## REQUIREMENT 1:
Translate this sentence from the passage on Louise Bourgeois into Spanish: "Trauma is formational in Bourgeois’ relationship to the body, which she treats as the site of suffering, but also transcendence."
## REQUIREMENT 2:
From the passage on Louise Bourgeois, pull out the stretch from "Trauma is formational" through "by architectural structures.", word for word.

## PAGE EXTRACT:
============================================================
The legendarily expressive artist Louise Bourgeois said that the goal of her practice was “to give meaning and shape to frustration and suffering.” This meaning and shaping are potent at The Museum of Modern Art’s Louise Bourgeois: An Unfolding Portrait, a retrospective organized by chief curator emerita of prints and illustrated books Deborah Wye. The exhibition spans Bourgeois’s graphics, prints, drawings, paintings, and sculptures, and pays unique attention to process and the subtle evolutions in her work.
Bourgeois did not formally identify with the Surrealist movement, but held a profound focus on excavating the unconscious — she attested that much of her practice was rooted in a childhood discovery that her father was having an affair with her governess. This fixation could have easily remained a psychoanalysis-cliche, but Bourgeois’ brazen confrontation of pain rigorous self-interrogation gave way to a profoundly compelling body of work. As David Salle at The New York Review of Books writes, “One way to think about Bourgeois’s art is to imagine Surrealism, that most adolescent as well as female-objectifying of art movements, retooled by a grown-up woman.”
Trauma is formational in Bourgeois’ relationship to the body, which she treats as the site of suffering, but also transcendence. The body, like the mind, is something that can be controlled and manipulated to give way to something both beautiful and the grotesque. In the Femme Maison series (translated from the French as “housewife”), the faces and bodies of female figures have been replaced by architectural structures.
============================================================
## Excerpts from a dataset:

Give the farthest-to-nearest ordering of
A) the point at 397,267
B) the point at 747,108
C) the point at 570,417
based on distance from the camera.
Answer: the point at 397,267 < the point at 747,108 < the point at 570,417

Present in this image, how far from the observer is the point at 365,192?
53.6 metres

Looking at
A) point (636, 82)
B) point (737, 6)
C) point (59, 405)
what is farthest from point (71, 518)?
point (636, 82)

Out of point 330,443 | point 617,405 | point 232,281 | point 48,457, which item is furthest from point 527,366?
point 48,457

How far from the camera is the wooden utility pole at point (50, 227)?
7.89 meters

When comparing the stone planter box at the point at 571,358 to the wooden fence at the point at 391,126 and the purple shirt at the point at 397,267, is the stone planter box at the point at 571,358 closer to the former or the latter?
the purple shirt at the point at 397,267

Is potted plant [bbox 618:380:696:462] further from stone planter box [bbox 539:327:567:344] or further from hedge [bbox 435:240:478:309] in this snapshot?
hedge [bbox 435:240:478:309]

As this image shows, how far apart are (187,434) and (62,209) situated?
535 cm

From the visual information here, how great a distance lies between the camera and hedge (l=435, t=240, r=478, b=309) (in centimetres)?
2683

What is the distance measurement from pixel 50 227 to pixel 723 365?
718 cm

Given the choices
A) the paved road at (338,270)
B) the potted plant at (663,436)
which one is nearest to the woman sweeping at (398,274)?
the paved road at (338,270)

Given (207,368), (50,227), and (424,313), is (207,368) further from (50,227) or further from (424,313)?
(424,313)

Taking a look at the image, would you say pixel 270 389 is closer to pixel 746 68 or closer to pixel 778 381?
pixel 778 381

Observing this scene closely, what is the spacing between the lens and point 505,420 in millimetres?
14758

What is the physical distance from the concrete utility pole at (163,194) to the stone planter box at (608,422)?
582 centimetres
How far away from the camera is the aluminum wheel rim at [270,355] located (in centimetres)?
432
============================================================
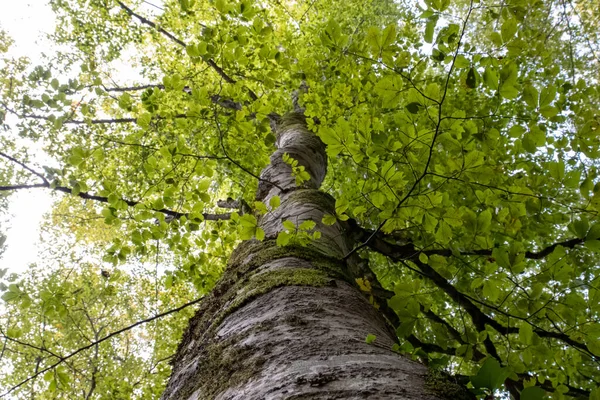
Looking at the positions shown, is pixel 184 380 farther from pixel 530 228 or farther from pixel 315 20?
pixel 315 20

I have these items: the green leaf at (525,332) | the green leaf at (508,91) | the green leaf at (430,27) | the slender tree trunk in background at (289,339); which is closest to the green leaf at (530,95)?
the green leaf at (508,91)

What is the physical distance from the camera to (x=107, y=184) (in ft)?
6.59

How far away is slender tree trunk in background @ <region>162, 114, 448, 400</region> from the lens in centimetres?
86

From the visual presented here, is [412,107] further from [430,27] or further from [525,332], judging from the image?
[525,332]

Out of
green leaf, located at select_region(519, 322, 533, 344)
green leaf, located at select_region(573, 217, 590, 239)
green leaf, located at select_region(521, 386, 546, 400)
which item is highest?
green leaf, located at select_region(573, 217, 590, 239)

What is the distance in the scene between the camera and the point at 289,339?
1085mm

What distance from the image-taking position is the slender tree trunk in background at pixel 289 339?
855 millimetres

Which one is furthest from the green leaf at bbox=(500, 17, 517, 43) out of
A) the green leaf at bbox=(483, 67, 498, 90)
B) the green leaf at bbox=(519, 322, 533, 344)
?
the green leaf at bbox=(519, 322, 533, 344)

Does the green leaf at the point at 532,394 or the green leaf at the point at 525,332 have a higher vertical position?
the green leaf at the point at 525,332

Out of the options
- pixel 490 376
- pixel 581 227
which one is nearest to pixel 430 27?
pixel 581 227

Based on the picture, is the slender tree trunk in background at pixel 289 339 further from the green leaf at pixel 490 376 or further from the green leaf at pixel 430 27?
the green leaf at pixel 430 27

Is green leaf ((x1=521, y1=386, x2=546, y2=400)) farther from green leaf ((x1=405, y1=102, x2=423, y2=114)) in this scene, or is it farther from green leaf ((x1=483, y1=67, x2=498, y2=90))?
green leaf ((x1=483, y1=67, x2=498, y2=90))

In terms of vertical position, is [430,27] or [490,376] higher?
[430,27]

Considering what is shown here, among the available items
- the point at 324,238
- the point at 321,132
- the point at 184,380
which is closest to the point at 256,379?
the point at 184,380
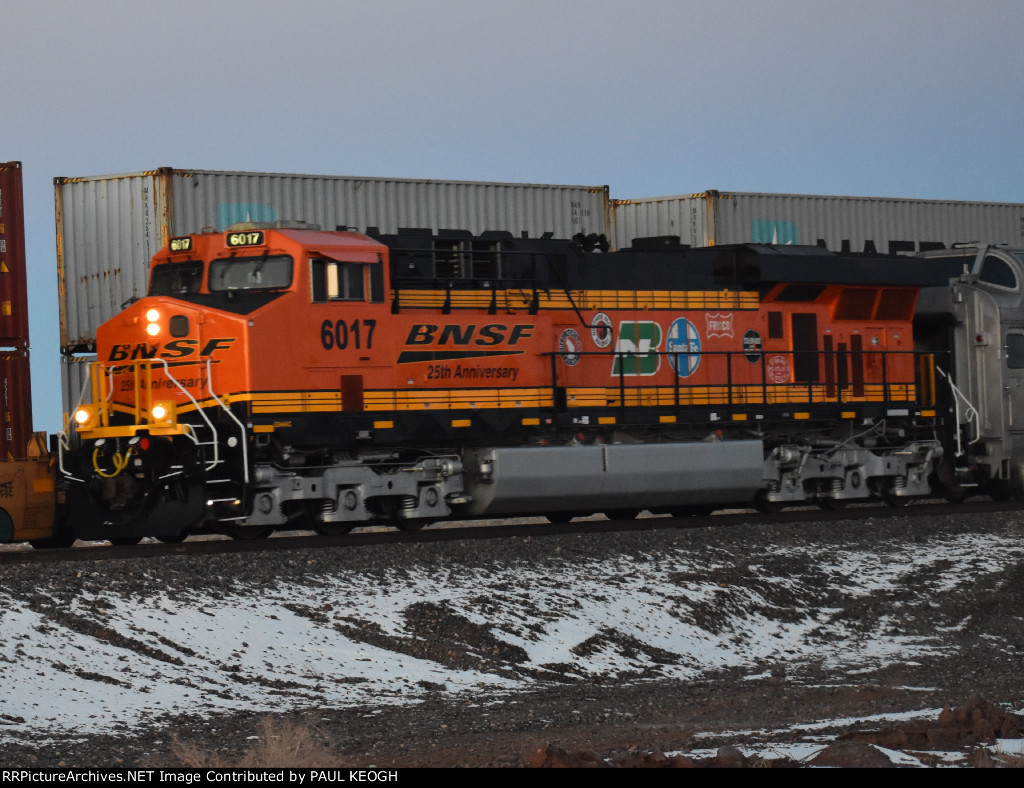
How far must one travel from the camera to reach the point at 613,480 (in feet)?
============================================================
## EXERCISE OUTPUT 1:
El trauma es formativo en la relación de Bourgeois con el cuerpo, al que trata como el lugar del sufrimiento, pero también de la trascendencia.

## EXERCISE OUTPUT 2:
Trauma is formational in Bourgeois’ relationship to the body, which she treats as the site of suffering, but also transcendence. The body, like the mind, is something that can be controlled and manipulated to give way to something both beautiful and the grotesque. In the Femme Maison series (translated from the French as “housewife”), the faces and bodies of female figures have been replaced by architectural structures.